## WHAT IS NEEDED
Reproduce the lines of the listing word for word, starting with the line that contains "Can you pick" and going on through the line that contains "4. the goalkeeper's dark hair", and include nothing else.

## Dataset records
○ ○ ○
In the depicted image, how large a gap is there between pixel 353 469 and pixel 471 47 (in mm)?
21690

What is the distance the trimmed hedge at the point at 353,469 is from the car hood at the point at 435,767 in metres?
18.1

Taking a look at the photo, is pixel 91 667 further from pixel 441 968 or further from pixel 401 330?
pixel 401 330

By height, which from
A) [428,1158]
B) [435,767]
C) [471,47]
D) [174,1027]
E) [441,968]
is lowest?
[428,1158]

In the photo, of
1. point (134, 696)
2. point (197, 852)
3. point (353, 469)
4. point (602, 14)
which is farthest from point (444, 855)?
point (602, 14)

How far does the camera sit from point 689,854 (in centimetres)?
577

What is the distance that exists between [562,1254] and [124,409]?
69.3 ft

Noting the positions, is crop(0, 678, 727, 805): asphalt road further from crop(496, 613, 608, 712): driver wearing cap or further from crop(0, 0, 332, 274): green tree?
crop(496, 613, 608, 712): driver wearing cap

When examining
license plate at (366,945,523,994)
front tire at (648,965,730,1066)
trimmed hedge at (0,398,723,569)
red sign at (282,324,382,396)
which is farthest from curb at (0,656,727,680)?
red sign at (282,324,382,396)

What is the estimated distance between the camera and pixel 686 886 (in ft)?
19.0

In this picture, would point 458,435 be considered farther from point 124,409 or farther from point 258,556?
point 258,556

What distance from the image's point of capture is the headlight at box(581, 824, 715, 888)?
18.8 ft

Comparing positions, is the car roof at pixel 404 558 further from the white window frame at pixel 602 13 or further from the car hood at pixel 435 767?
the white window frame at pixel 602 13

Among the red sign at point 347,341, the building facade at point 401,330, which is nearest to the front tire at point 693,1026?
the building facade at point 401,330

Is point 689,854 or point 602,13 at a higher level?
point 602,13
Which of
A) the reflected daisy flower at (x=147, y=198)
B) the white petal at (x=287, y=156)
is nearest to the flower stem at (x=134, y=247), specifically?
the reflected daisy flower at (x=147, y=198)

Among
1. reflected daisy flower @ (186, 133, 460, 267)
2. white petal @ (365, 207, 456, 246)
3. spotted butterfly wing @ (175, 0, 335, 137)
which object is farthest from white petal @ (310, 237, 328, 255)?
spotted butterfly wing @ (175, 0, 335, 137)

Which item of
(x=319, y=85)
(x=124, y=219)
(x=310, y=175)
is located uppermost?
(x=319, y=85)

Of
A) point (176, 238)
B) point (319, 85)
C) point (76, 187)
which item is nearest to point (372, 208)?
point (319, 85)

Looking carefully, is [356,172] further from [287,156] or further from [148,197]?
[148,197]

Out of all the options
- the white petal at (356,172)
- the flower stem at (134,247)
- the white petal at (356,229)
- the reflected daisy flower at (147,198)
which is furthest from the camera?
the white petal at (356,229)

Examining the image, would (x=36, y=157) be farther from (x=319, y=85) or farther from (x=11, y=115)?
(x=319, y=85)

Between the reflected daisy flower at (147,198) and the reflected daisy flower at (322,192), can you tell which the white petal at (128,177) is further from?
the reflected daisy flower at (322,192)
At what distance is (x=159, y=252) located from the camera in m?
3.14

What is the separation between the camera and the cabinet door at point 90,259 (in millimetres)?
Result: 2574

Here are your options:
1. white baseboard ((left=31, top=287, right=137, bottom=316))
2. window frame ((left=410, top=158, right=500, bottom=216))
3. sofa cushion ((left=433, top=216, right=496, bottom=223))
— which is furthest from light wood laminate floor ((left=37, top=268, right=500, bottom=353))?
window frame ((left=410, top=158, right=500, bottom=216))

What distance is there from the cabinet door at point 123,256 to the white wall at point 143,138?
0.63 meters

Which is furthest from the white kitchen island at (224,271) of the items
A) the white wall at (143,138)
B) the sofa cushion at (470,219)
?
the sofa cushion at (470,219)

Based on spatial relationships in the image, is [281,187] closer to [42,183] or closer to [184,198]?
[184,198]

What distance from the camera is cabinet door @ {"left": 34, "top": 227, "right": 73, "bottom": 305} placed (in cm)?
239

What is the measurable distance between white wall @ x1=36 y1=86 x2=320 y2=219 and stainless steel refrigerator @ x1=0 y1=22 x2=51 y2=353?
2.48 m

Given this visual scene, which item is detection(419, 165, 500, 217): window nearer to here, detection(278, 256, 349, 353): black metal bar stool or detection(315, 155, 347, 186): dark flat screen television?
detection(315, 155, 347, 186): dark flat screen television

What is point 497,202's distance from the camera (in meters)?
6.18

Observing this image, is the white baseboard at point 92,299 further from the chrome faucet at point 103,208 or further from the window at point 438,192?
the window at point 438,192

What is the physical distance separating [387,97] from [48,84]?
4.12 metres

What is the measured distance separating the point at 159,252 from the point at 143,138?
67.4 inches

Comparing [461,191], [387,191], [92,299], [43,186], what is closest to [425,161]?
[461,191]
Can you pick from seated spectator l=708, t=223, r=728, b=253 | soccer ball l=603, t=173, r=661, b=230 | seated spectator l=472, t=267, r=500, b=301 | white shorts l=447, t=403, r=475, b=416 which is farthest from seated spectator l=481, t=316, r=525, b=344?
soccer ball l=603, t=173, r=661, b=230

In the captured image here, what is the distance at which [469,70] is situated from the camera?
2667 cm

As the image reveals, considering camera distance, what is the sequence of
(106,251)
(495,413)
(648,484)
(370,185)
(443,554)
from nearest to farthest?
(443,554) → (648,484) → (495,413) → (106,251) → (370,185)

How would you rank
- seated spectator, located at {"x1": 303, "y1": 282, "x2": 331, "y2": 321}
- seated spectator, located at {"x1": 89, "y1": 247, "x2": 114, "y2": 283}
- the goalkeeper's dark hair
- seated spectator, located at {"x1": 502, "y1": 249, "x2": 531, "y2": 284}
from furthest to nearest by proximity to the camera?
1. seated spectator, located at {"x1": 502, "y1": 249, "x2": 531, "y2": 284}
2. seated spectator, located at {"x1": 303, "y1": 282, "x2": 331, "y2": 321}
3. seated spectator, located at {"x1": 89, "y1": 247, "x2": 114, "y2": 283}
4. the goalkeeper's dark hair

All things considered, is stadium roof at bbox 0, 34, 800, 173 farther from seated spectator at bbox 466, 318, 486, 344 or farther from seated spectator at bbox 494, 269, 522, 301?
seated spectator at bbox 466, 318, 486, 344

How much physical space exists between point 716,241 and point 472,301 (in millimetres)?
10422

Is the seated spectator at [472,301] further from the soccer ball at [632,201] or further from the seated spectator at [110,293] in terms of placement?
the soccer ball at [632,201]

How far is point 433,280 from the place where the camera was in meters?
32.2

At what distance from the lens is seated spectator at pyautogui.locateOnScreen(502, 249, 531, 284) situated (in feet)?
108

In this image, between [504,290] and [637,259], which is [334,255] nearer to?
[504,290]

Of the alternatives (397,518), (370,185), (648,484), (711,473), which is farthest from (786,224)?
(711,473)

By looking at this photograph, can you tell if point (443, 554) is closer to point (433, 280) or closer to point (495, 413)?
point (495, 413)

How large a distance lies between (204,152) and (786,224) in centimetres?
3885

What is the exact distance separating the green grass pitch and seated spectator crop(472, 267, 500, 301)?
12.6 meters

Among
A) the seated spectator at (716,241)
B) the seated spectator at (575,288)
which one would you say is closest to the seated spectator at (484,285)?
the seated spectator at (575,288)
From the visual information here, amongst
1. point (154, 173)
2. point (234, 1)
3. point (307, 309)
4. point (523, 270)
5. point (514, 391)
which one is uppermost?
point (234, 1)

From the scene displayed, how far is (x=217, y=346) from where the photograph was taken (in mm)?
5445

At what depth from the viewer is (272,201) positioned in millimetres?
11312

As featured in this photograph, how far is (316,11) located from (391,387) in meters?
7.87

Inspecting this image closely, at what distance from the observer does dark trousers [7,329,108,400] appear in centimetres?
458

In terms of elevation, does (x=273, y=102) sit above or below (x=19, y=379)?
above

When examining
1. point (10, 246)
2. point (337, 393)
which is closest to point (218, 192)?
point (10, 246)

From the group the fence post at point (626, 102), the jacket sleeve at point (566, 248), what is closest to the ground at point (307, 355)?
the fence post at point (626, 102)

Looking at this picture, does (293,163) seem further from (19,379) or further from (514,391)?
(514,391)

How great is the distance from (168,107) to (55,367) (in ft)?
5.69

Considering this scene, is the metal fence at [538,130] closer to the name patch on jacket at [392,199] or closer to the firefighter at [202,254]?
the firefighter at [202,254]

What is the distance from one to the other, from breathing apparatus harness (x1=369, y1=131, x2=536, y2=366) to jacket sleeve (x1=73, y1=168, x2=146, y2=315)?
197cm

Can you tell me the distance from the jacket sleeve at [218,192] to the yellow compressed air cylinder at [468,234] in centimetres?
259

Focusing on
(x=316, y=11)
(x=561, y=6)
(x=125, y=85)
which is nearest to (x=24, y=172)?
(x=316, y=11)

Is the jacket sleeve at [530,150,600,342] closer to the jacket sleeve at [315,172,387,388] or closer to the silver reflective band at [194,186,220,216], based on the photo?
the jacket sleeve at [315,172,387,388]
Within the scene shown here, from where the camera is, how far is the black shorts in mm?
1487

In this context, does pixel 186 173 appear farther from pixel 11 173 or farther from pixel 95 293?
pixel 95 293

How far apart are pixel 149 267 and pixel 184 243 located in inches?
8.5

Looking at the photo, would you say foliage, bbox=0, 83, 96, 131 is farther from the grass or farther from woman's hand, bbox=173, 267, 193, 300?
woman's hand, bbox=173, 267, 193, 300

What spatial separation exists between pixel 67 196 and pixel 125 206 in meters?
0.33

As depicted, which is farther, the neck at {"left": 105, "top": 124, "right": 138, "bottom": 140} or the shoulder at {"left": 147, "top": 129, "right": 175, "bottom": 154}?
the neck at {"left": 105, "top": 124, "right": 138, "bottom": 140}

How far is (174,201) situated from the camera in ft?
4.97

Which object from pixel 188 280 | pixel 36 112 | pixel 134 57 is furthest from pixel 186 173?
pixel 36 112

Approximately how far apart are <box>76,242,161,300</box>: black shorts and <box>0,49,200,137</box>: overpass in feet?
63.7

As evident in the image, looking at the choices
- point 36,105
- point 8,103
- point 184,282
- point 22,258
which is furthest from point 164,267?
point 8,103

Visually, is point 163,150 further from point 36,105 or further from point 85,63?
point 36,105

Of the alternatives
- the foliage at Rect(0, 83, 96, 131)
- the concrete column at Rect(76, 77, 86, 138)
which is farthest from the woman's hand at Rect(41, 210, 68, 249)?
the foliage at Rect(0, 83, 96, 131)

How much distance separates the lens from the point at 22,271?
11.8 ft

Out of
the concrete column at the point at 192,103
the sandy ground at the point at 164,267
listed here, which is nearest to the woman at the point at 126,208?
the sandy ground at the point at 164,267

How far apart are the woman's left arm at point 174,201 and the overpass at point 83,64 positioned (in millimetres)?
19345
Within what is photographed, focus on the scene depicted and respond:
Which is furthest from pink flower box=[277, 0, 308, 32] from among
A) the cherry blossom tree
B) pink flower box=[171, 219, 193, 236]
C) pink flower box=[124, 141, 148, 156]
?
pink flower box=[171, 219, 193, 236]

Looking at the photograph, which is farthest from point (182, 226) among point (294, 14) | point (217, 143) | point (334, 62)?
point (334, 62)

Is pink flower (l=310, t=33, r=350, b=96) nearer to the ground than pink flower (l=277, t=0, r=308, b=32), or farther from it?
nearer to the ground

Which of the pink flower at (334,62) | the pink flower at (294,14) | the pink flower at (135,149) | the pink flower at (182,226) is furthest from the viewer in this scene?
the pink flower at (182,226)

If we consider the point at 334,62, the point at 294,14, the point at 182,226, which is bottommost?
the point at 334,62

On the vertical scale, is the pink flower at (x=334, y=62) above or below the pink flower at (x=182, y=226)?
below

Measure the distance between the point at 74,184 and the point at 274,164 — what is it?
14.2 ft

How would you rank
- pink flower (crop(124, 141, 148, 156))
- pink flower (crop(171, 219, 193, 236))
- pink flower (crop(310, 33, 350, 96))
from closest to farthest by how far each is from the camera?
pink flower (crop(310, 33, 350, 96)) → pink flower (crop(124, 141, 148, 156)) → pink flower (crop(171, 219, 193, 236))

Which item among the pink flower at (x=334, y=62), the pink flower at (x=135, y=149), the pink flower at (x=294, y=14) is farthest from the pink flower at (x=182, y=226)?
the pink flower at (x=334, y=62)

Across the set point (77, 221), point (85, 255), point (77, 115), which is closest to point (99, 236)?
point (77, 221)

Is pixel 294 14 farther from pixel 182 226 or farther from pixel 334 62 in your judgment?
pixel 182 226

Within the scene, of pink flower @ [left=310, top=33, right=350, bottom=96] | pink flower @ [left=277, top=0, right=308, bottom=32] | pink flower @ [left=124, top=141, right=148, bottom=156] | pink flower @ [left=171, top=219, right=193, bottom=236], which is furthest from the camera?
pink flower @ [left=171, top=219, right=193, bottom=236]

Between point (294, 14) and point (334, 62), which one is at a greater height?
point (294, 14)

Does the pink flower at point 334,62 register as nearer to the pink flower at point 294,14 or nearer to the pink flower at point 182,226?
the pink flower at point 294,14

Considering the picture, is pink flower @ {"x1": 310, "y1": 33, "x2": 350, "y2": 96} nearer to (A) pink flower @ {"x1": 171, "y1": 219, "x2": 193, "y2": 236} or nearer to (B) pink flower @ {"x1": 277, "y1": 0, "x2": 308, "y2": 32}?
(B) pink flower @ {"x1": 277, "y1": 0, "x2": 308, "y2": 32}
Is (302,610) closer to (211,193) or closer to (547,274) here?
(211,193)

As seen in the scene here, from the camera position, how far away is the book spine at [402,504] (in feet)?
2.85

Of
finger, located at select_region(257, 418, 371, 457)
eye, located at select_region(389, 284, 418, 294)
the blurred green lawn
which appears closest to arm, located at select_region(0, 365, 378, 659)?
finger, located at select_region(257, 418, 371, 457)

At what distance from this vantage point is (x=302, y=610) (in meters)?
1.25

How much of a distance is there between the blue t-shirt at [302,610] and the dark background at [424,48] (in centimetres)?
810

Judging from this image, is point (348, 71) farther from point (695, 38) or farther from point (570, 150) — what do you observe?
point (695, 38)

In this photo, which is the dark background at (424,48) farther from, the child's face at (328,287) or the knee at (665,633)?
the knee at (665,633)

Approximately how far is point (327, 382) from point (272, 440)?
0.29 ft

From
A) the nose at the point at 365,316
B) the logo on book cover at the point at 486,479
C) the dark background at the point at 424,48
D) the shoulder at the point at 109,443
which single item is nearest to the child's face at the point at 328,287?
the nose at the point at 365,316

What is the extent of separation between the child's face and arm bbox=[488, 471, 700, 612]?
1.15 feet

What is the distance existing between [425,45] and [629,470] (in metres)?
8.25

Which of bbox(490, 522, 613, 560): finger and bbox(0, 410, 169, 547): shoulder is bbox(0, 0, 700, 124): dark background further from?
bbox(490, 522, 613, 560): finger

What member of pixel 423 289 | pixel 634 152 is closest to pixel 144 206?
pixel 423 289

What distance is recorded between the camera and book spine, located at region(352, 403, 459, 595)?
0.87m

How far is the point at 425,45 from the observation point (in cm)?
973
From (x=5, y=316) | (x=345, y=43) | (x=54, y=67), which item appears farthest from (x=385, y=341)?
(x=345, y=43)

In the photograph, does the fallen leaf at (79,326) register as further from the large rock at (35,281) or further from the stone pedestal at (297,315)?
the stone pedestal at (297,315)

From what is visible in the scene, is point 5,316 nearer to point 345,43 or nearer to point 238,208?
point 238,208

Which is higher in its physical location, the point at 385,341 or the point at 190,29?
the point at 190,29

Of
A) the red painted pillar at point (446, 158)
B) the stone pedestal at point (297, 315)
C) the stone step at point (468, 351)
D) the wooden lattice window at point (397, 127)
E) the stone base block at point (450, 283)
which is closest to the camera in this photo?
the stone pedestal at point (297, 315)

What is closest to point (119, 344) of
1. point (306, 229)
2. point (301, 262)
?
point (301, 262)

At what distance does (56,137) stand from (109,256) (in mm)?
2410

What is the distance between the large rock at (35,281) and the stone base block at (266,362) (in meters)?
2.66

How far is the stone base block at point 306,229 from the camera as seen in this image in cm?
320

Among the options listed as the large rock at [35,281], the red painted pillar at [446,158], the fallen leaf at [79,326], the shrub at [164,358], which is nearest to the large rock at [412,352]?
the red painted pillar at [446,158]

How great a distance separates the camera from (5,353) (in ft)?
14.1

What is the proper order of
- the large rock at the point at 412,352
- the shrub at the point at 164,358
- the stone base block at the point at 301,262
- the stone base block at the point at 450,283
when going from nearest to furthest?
○ ○ ○
## SOLUTION FOR THIS PROBLEM
Can you pick from seated spectator l=708, t=223, r=728, b=253 | soccer ball l=603, t=173, r=661, b=230 | seated spectator l=472, t=267, r=500, b=301 | white shorts l=447, t=403, r=475, b=416 which is farthest from seated spectator l=481, t=316, r=525, b=344?
soccer ball l=603, t=173, r=661, b=230

In the captured image here, what is the distance at which [469,70] is situated from the camera?
2667 cm

As the image reveals, considering camera distance, what is the sequence of
(106,251)
(495,413)
(648,484)
(370,185)
(443,554)
from nearest to farthest?
(443,554) → (648,484) → (495,413) → (106,251) → (370,185)

How would you rank
- seated spectator, located at {"x1": 303, "y1": 282, "x2": 331, "y2": 321}
- seated spectator, located at {"x1": 89, "y1": 247, "x2": 114, "y2": 283}
- the goalkeeper's dark hair
- seated spectator, located at {"x1": 502, "y1": 249, "x2": 531, "y2": 284}
from furthest to nearest by proximity to the camera?
1. seated spectator, located at {"x1": 502, "y1": 249, "x2": 531, "y2": 284}
2. seated spectator, located at {"x1": 303, "y1": 282, "x2": 331, "y2": 321}
3. seated spectator, located at {"x1": 89, "y1": 247, "x2": 114, "y2": 283}
4. the goalkeeper's dark hair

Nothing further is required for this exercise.